I was trying to drag out one of my old projects where I used a previous version of pymc3 and the following code crashes the session (on colab). Was wondering if this was a potential bug:
# ann_input = theano.shared(x_train)
# ann_output = theano.shared(y_train[:,None])
with pm.Model() as linear_model:
ann_input = pm.Data('ann_input', x_train)

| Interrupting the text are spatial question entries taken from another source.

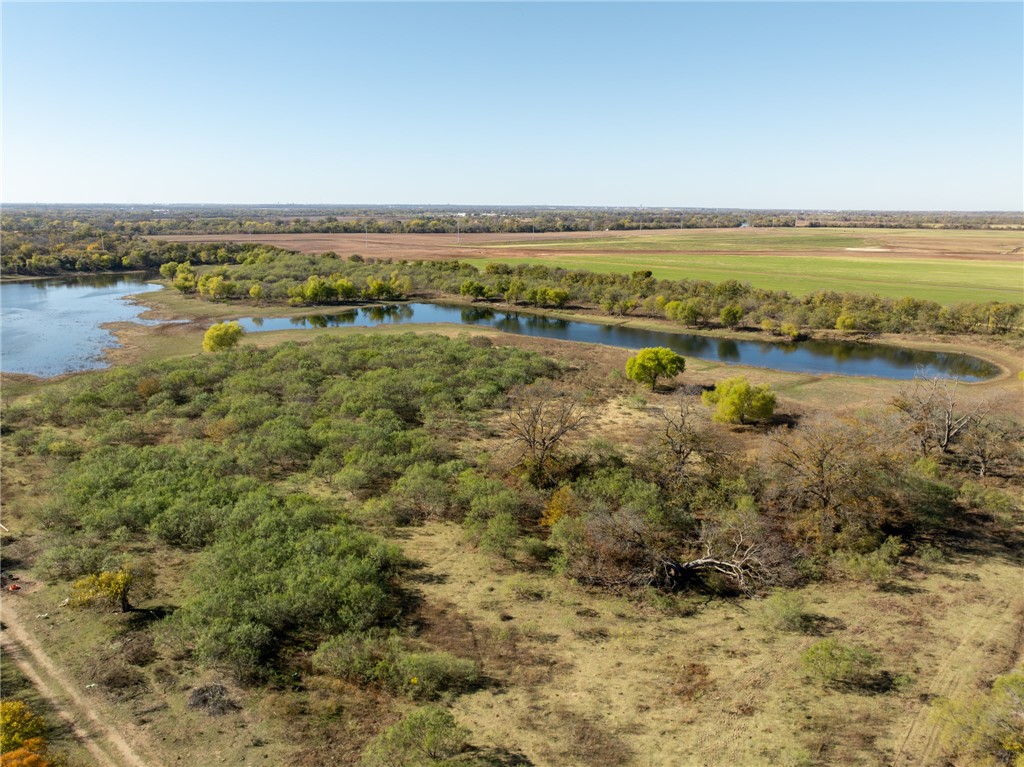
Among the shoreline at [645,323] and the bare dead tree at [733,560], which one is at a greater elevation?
the shoreline at [645,323]

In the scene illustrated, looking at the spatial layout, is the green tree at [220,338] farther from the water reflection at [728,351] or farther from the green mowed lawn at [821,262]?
the green mowed lawn at [821,262]

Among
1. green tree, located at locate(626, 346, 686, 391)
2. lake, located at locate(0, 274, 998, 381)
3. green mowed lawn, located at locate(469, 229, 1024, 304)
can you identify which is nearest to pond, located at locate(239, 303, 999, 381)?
lake, located at locate(0, 274, 998, 381)

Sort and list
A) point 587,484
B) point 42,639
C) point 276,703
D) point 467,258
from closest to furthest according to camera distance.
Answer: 1. point 276,703
2. point 42,639
3. point 587,484
4. point 467,258

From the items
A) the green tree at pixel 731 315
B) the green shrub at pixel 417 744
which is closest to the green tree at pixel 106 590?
the green shrub at pixel 417 744

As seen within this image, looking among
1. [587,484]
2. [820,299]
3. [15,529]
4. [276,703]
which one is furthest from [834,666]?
[820,299]

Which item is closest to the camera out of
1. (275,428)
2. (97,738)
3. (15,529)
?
(97,738)

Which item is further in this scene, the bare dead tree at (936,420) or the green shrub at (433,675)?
the bare dead tree at (936,420)

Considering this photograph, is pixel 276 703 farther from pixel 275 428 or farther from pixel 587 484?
pixel 275 428

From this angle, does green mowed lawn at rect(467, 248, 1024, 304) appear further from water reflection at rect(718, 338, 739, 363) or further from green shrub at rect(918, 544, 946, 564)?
green shrub at rect(918, 544, 946, 564)
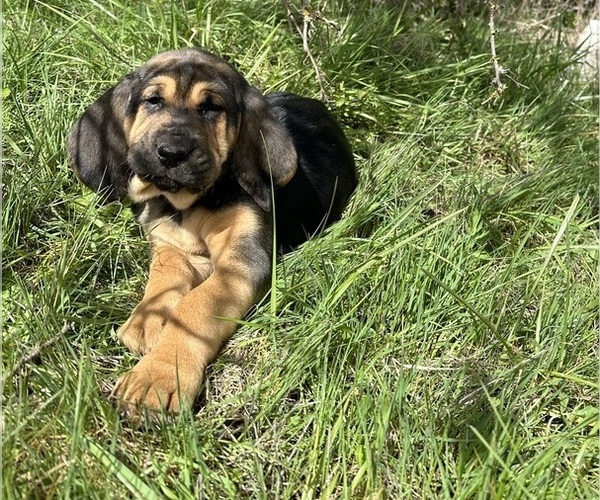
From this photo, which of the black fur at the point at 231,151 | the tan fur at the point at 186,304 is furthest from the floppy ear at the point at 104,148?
the tan fur at the point at 186,304

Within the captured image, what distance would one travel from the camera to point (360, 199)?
13.6 feet

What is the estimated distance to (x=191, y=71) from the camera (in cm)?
372

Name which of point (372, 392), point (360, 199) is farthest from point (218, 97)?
point (372, 392)

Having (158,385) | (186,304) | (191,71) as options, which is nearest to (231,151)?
(191,71)

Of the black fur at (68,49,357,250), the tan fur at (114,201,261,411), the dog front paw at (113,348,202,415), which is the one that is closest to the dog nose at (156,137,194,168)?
the black fur at (68,49,357,250)

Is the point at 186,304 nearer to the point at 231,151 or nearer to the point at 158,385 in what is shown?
the point at 158,385

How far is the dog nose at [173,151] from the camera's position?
3416 mm

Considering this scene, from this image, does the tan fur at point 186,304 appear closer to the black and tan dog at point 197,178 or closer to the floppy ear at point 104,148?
the black and tan dog at point 197,178

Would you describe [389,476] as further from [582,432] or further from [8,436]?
[8,436]

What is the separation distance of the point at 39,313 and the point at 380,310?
1.31 metres

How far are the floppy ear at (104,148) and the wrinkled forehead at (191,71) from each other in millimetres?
167

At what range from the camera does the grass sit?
2.58 m

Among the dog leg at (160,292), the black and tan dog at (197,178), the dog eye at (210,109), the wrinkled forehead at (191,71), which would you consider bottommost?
the dog leg at (160,292)

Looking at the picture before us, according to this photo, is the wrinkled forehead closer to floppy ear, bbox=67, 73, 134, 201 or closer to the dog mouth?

ann_output = pm.Data('ann_output', y_train)
# Weights from input to hidden layer
weights_in_1 = pm.Normal('w_in_1', 0, sd=1, shape=(x_train.shape[1], n_out))
mu = pm.math.dot(ann_input,weights_in_1)
p = tt.nnet.softmax(mu)
# multinomial logistic function
y = pm.Categorical('y', p=p, observed=ann_output, total_size=len(y_train))
The commented out bit was what I used to use, and was hoping pm.Data
would help but it didn’t.
In order to get the data, you can use the following lines:
import tensorflow as tf
mnist = tf.keras.datasets.mnist
(x_train, y_train),(x_test, y_test) = mnist.load_data()
x_train, x_test = x_train / 255.0, x_test / 255.0
x_train = x_train.reshape((len(x_train), -1))
x_test = x_test.reshape((len(x_test), -1))
n_out = 10 # 10 digits
Thoughts? Am I using the new API wrong. There’s only 7840 weights. Shouldn’t crash the system should it?